TO BE DONE
1/ Write out the passage below on rage and fear, between "A old friend" and "it at that?", inclusive.
2/ Answer these questions using the passage below on rage and fear:
(a) What question ended the old friend's message?
(b) Over what span of time does the writer place most of the ups and downs?
(c) What does the writer like to call the rage?
++++ GIVEN TEXT
A old friend of mine sent me a message that I read today, and ended it with the question; "Are you not scared?". Dear, sweet Kristin, Ive been scared shitless so many times, not only over this, but from most of my ups & downs the last 6 months. Lost sleep over it, cried over it, cursed, spit, mustered so much rage that I think I could have knocked down a wild pack of bulls, just by looking at them. This insane rage, Ive managed to fine tune & utilize over time, I'll be the first to admit I let it burst out on the wrong people. Ive had very little practice with deadly deceases, I am sorry if any of you felt hurt, that was not my intentions, I was hurt too, in more ways than one, could we leave it at that? 
Anyways, this rage, or grumpiness as I like to call it, is whats keep me going, its the only fuel I can reliably run on. These new touchy feel-good injection systems can be fun to take for a few rounds around the track with. But for the every day hark & spit, grumpy is whats gets me where I need to be.
++++++++
++++ ENTRIES PROVIDED
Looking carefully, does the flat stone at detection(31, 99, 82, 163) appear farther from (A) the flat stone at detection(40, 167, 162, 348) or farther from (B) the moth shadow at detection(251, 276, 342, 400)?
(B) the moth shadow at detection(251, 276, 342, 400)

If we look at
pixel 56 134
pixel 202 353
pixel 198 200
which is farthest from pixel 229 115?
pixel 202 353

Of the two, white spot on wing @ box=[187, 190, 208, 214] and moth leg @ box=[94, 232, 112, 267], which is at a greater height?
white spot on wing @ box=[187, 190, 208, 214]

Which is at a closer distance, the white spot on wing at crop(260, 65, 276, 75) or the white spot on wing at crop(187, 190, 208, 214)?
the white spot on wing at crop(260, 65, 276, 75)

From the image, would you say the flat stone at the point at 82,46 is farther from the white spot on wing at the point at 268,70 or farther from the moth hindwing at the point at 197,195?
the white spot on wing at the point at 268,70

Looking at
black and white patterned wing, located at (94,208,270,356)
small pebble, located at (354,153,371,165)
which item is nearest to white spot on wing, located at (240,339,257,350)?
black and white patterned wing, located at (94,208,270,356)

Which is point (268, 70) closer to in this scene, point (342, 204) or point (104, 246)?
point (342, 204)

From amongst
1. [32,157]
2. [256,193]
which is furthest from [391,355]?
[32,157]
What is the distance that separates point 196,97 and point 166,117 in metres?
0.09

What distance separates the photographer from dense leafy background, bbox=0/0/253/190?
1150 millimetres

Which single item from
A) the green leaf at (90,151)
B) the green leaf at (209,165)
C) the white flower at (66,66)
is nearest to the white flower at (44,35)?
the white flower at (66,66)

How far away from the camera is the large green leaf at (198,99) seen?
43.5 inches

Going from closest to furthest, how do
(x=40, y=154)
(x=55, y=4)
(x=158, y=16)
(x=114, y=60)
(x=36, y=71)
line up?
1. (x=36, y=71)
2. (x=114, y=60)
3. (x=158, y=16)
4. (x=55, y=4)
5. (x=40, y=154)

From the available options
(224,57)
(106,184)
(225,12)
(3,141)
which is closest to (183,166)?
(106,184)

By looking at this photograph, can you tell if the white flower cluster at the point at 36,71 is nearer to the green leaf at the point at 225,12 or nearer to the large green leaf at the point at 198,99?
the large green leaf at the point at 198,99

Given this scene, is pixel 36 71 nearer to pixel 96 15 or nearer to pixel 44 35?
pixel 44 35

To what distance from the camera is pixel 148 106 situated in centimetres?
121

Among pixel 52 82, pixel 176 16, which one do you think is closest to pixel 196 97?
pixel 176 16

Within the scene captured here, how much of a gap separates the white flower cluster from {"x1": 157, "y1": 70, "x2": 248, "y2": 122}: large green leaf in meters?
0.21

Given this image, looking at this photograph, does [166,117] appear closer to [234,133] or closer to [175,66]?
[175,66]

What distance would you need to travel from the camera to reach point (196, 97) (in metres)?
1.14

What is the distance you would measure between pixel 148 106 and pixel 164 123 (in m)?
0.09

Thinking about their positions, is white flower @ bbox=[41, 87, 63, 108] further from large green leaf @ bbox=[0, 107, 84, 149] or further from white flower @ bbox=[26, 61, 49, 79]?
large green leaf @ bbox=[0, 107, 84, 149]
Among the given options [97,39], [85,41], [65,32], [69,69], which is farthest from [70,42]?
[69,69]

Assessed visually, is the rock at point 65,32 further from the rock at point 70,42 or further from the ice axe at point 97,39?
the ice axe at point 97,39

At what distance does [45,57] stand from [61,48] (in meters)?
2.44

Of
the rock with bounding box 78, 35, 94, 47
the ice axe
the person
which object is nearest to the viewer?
++++++++
TASK RESPONSES
1/
A old friend of mine sent me a message that I read today, and ended it with the question; "Are you not scared?". Dear, sweet Kristin, Ive been scared shitless so many times, not only over this, but from most of my ups & downs the last 6 months. Lost sleep over it, cried over it, cursed, spit, mustered so much rage that I think I could have knocked down a wild pack of bulls, just by looking at them. This insane rage, Ive managed to fine tune & utilize over time, I'll be the first to admit I let it burst out on the wrong people. Ive had very little practice with deadly deceases, I am sorry if any of you felt hurt, that was not my intentions, I was hurt too, in more ways than one, could we leave it at that?

2/
(a) "Are you not scared?"
(b) The last 6 months.
(c) Grumpiness.